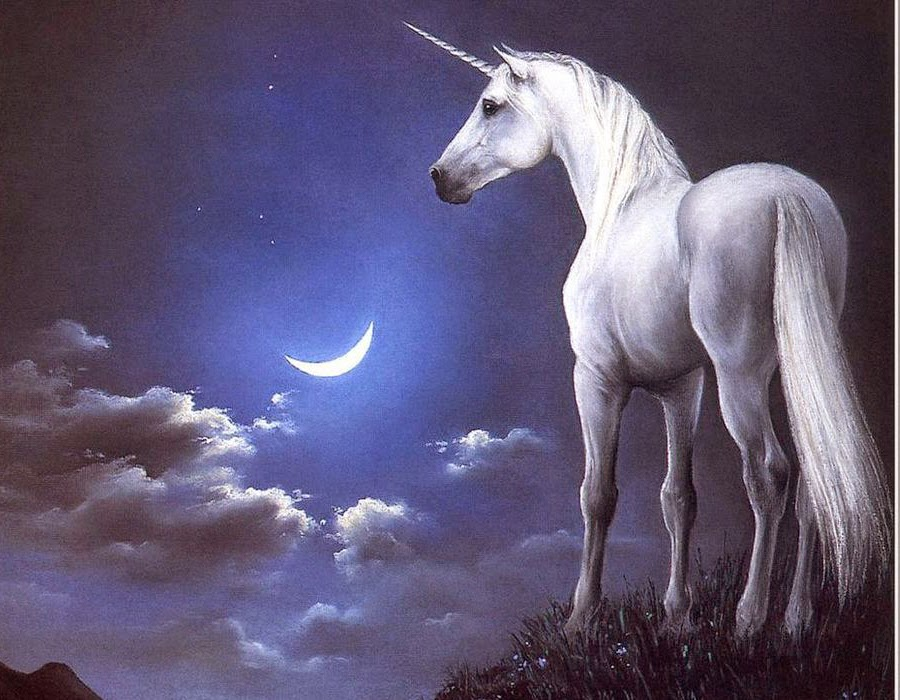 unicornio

____

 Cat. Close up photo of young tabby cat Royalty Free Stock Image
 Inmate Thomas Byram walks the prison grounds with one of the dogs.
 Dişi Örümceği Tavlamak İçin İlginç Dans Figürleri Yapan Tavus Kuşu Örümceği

____

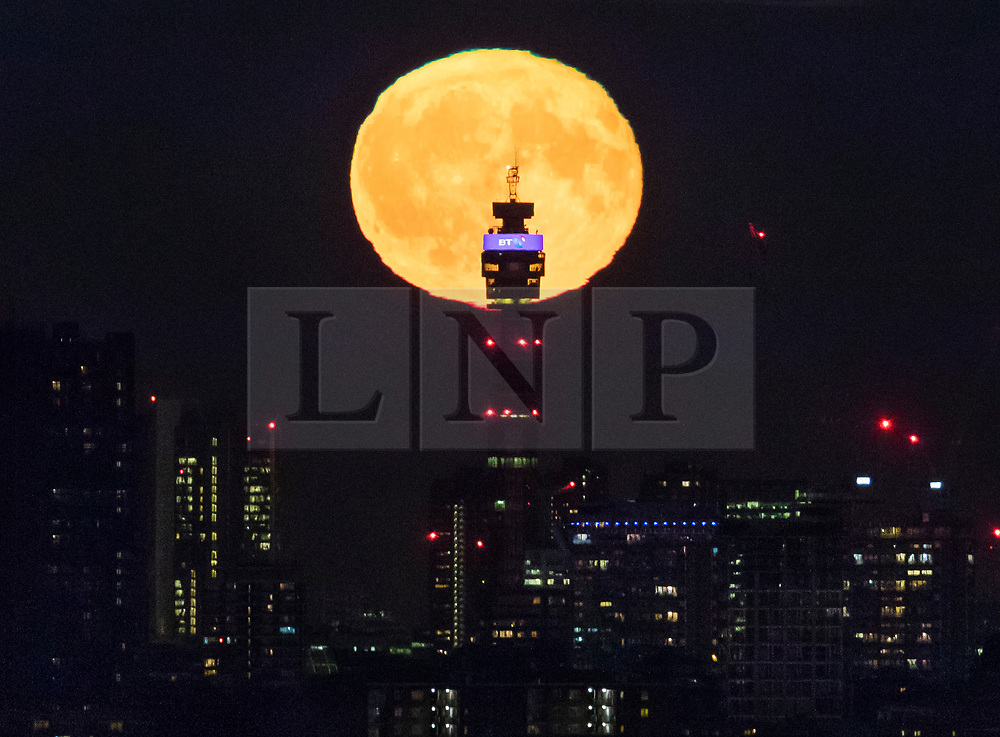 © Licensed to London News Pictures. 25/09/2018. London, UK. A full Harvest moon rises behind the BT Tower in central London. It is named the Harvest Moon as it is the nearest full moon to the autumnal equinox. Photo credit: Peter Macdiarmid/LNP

____

**Problem description**: There is a line with "Cat. Close up" and a line with "Dişi Örümceği Tavlamak" above. Copy exactly those two lines and all lines between them, with nothing else.

**Written solution**:
 Cat. Close up photo of young tabby cat Royalty Free Stock Image
 Inmate Thomas Byram walks the prison grounds with one of the dogs.
 Dişi Örümceği Tavlamak İçin İlginç Dans Figürleri Yapan Tavus Kuşu Örümceği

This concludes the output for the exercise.